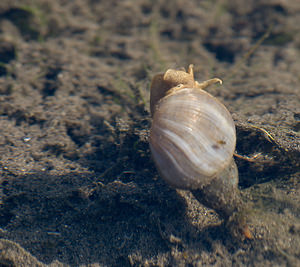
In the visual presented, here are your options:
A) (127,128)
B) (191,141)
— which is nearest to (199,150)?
(191,141)

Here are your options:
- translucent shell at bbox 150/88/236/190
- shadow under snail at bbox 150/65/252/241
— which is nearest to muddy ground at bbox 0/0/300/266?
shadow under snail at bbox 150/65/252/241

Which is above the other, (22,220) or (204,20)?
(204,20)

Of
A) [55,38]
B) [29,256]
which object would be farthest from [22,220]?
[55,38]

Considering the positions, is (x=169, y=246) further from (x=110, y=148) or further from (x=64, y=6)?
(x=64, y=6)

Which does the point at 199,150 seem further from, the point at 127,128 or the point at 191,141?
the point at 127,128

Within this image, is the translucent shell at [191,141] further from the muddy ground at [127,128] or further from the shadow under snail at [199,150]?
the muddy ground at [127,128]

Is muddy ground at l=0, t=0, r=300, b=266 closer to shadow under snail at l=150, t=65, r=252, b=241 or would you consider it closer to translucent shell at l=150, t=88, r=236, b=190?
shadow under snail at l=150, t=65, r=252, b=241

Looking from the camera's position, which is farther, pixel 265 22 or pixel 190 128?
pixel 265 22
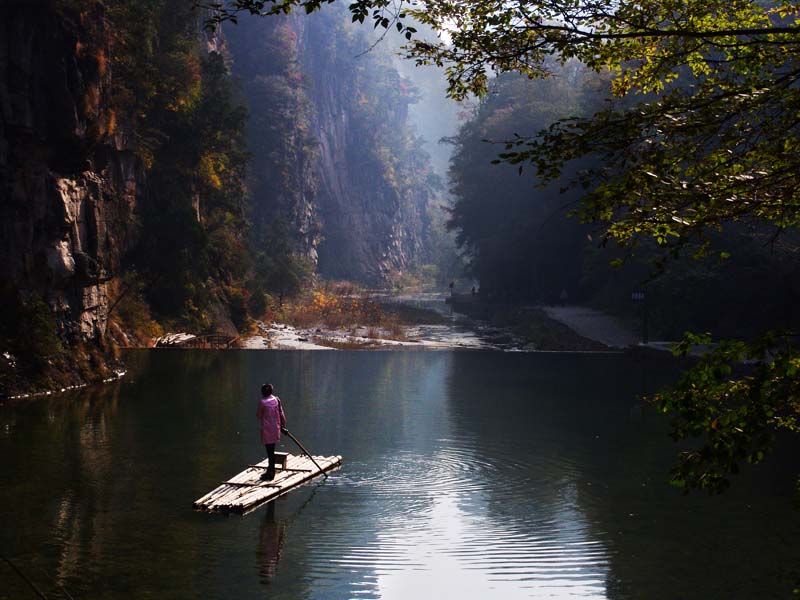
......
Rewrite all the entries above with every "translucent shell" swapped for "clear shell", changing nothing else. Leave the pictures out of your answer.

PROBLEM SOLUTION
In the visual presented, here are your options:
A) (127,128)
B) (191,141)
— which is nearest to (199,150)?
(191,141)

Here are your options:
- clear shell at bbox 150/88/236/190
- shadow under snail at bbox 150/65/252/241
— which is nearest to muddy ground at bbox 0/0/300/266?
shadow under snail at bbox 150/65/252/241

Which is above the other, (22,220) or (204,20)?
(204,20)

Of
A) [55,38]
B) [29,256]
which object would be farthest from [22,220]?
[55,38]

Considering the positions, is (x=169, y=246) further from (x=110, y=148) or further from (x=64, y=6)?
(x=64, y=6)

Which does the point at 199,150 seem further from, the point at 127,128 or the point at 191,141?
the point at 127,128

Within this image, is the clear shell at [191,141] further from the muddy ground at [127,128] or further from the shadow under snail at [199,150]?
the muddy ground at [127,128]

Is muddy ground at l=0, t=0, r=300, b=266 closer to shadow under snail at l=150, t=65, r=252, b=241 or would you consider it closer to clear shell at l=150, t=88, r=236, b=190?
shadow under snail at l=150, t=65, r=252, b=241

Looking from the camera's position, which is farther, pixel 265 22 or pixel 190 128?
pixel 265 22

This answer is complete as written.